To reduce your risk of cervical cancer:
- Get vaccinated against HPV. Vaccination is available for girls and women ages 9 to 26.
- Have routine Pap tests. Women should begin screening at age 21 and repeat them every few years.
- Practice safe sex.Using a condom, having fewer sexual partners and delaying intercourse may reduce your risk of cervical cancer.
- Avoid smoking.
After the treatment doctors will propose a follow-up program on a regular basis aiming to:
- Detect possible recurrence of the tumor
- Evaluate adverse effects of the treatment.
- Provide psychological support and information to promote returning to normal life.
Latest in Cervical Cancer Research and Treatment
Some of the promising new developments include:
Sentinel lymph node biopsy
During surgery for cervical cancer, lymph nodes in the pelvis may be removed to check for cancer spread. Sentinel lymph node biopsy can be used to target just the few lymph nodes most likely to contain cancer.

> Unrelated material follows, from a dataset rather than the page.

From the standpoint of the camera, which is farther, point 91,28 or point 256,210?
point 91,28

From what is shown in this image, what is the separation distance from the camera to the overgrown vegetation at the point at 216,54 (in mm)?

If these lymph nodes don’t contain cancer, the other lymph nodes don’t need to be removed lowering the risk oflymphedema of the legs.
Immune checkpoint inhibitors have been developed that “reset” the immune system. Their helpfulness in cervical cancer treatment is under clinical trials.
Some experimental vaccines are also being studied for women with established HPV infections, to help their immune systems destroy the virus and cure the infection before a cancer develops.Still other vaccines are meant to help women who already have advanced cervical cancer.
As researchers have learned more about the gene changes in cells that cause cancer, they have been able to develop newer drugs that specifically target these changes.
Some research indicates that adding hyperthermia to radiation may help keep the cancer from coming back and help patients live longer.